Paprika

MONSTRA ’19 | Paprika, em análise

Em “Paprika”, Satoshi Kon mostrou o horror e a maravilha do sonho e sua representação cinematográfica. Este é um dos melhores filmes que a MONSTRA já exibiu.

Em 2010, Satoshi Kon morreu devido ao cancro do pâncreas. Ele tinha 46 anos. Seu diagnóstico ocorreu meros meses antes do fim, vindo a meio da produção de um filme que nunca foi completo, “Dreaming Machine”. Tanto para o anime como para a Arte do cinema de modo geral, sua morte representou uma perda incomensuravelmente trágica. No panorama atual, poucos são os realizadores que estão tão prontos a trazer experimentalismo formal ao mainstream e ainda menos aqueles que nunca mostraram qualquer vacilação qualitativa no seu trabalho. Com quatro longas-metragens e uma minissérie a seu nome, Kon tem a honra de nunca ter realizado um projeto menos que genial. De facto, em listas dos melhores filmes anime de sempre, é comum encontrar mais que um dos seus trabalhos.

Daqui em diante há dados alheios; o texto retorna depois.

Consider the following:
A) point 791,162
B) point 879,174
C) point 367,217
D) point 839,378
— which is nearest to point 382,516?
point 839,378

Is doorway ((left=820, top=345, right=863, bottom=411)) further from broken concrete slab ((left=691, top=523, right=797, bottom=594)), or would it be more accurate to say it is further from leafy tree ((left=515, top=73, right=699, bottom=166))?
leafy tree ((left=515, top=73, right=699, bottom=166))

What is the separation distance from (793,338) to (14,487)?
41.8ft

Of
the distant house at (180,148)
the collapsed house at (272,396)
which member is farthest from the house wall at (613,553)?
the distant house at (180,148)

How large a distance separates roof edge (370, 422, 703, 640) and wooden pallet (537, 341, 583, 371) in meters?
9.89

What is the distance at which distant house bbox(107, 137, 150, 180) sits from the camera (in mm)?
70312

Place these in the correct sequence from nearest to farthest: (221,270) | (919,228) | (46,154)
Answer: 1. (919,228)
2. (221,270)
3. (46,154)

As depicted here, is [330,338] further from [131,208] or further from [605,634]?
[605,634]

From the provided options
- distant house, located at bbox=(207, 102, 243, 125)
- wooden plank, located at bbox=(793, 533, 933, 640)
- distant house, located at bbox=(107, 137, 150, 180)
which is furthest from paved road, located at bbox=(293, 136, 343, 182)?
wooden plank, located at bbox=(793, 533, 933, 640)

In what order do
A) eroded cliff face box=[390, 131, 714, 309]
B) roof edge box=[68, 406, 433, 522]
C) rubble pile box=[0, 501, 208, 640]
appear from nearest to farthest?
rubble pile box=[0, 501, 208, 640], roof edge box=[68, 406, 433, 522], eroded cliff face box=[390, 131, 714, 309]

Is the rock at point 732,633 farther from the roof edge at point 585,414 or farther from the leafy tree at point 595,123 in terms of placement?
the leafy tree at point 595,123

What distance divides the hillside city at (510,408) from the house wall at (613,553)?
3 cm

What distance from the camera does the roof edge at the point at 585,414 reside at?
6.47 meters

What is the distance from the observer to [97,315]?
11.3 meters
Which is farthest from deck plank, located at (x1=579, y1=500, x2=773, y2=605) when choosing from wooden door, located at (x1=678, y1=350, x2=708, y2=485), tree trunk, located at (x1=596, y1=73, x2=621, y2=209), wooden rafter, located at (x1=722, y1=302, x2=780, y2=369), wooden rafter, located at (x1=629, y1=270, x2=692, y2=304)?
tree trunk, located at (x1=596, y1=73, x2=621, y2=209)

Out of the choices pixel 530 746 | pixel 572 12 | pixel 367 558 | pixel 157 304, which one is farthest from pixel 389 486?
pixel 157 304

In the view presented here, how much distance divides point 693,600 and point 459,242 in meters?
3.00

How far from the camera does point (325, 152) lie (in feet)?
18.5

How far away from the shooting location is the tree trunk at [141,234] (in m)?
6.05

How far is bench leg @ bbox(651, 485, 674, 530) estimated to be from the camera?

Tal tragédia veio retrospetivamente alterar o modo como cinéfilos, críticos, académicos e fãs encaram “Paprika”. O filme estreou em 2006, quatro anos antes de Kon morrer, mas, como “Dreaming Machine” nunca chegou a ver a luz do dia, ficou com a importância de ser a última longa-metragem de um mestre artístico sem par. Em muitos casos, seria injusto carregar um projeto que nunca foi planeado como uma última obra com todo o peso concetual associado ao filme testamento. No entanto, no caso particular de “Paprika”, é fácil ver como este podia ser um ponto final apropriado na carreira de Satoshi Kon. Se “Perfect Blue”, sua primeira longa-metragem, representou a sintetização perfeita dos temas e técnicas do cineasta, “Paprika” mostra-nos essas mesmas preocupações temáticas e engenhos formais levados a um extremo bizantino, tão radical que é quase impossível de descrever.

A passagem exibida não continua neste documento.